Adoptée en 1950 sous l'égide du Conseil de l'Europe, la Convention Européenne de sauvegarde des Droits de l'Homme et des libertés fondamentales, que pour plus de simplicité nous noterons ensuite Convention EDH, proclame entre autres le principe du droit de toute personne à un procès équitable dans un délai raisonnable par un tribunal indépendant et impartial, « qui déciderait, soit des contestations sur ses droits et obligations de caractère civil, soit du bien fondé de toute accusation en matière pénale dirigée contre elle. » Cette convention, et donc son article 6 relatif au droit au procès équitable, n'ont été ratifiés par la France que par le décret du 3 mai 1974, pendant la présidence intérimaire d' Alain Poher. Puis l'arrêt Nicolo (CE Ass, 20 octobre 1989, Nicolo), en mettant fin à la théorie de la loi écran, a permis de faire prévaloir effectivement la Convention EDH et donc l'article 6 sur les lois françaises, même postérieures.
[...] Il faut d'ailleurs savoir que la jurisprudence de la Cour EDH a été et reste parmi les premiers facteurs d'évolution de la juridiction administrative. Se pose dès lors la même question que pour le droit communautaire, à savoir celle de la portée qu'elle revêt dans l'ordre interne, et en particulier ici sur la juridiction administrative. En effet, la soumission du juge administratif à l'article 6 de la convention EDH influence le régime du contentieux administratif et l'aménagement de la juridiction qui en connaît. L'article 6 de la Convention EDH intéresse le juge administratif de deux points de vue principaux. [...]

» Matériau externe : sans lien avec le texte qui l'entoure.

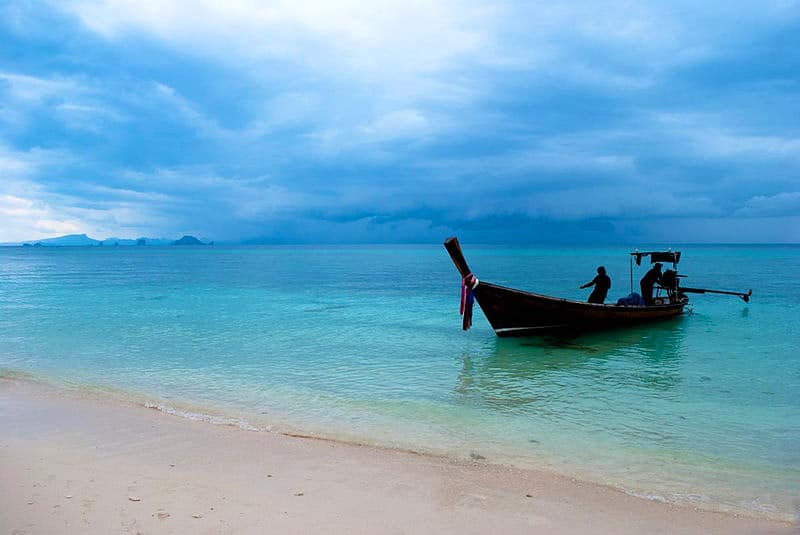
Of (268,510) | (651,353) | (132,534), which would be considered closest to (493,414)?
(268,510)

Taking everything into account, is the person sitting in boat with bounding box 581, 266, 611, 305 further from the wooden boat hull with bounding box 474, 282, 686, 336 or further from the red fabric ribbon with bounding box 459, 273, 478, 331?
the red fabric ribbon with bounding box 459, 273, 478, 331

[...] C'est donc l'institution du commissaire de gouvernement, tel qu'elle est organisée actuellement devant les juridictions administratives, qui est remise en cause, du fait des conclusions du commissaire du gouvernement et de l'impossibilité d'y répondre, mais également du fait de la présence du commissaire de gouvernement au délibéré du Conseil d'Etat ( déjà dans un arrêt du 31 mars 1998, Reinhard et Slimane Kaid France, la cour EDH avait déclaré l'intervention de l'avocat général à la Cour de cassation française en matière pénale contraire à l'article 6-1 de la Convention EDH, et l'on s'était immédiatement demandé si la même analyse et les mêmes critiques conventionnelles ne valaient pas aussi, dans les principes, pour le commissaire de gouvernement devant les juridictions administratives) Cependant, y a-t-il pour autant eu des réformes sur les aspects de l'organisation de la juridiction administrative dénoncés par la Cour EDH ? Non et il ne va probablement pas en avoir pour l'instant. Il n'y a donc pas de soumission des juges administratifs nationaux à la Convention. [...]

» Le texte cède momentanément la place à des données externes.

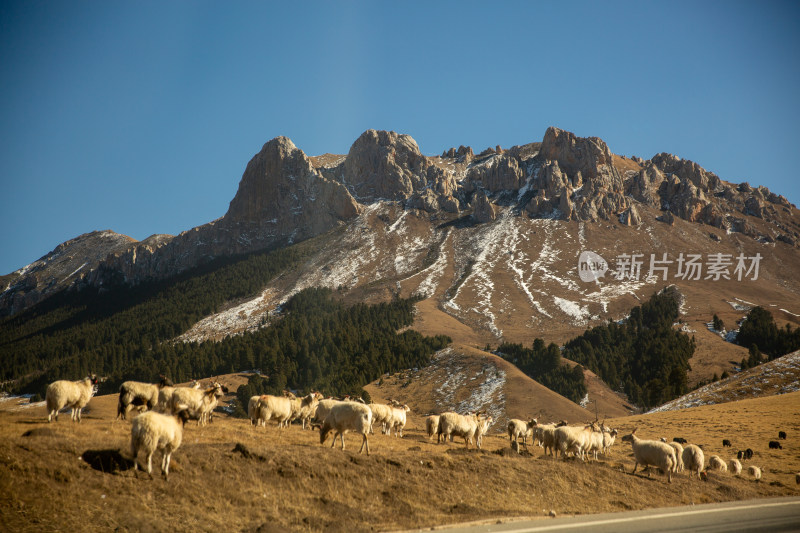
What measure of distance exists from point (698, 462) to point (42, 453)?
3293cm

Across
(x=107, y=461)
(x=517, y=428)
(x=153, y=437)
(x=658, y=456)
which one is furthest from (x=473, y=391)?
(x=153, y=437)

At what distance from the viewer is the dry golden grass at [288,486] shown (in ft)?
46.1

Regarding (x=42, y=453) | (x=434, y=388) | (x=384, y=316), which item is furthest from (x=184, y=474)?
(x=384, y=316)

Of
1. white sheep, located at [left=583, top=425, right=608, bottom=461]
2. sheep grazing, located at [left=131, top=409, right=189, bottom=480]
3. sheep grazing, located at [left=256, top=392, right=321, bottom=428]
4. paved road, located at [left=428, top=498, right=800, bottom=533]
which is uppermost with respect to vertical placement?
sheep grazing, located at [left=131, top=409, right=189, bottom=480]

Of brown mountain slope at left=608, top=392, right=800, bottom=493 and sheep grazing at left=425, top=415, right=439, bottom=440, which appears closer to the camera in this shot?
sheep grazing at left=425, top=415, right=439, bottom=440

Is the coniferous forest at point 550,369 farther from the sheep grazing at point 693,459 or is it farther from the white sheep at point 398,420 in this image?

[...] II- Le bras de fer entre le juge administratif et l'article 6 de la convention La mise en œuvre de la Convention a révélé plusieurs points faibles des procédures juridictionnelles et administratives nationales. La France a ainsi été condamnée à plusieurs reprises devant la Cour. La juridiction administrative sur le banc des accusés On a longtemps estimé que la France, pays des droits de l'Homme n'avait aucune leçon à recevoir, son droit interne et ses juges assurant à tous un niveau de protection que le monde entier nous enviait. [...]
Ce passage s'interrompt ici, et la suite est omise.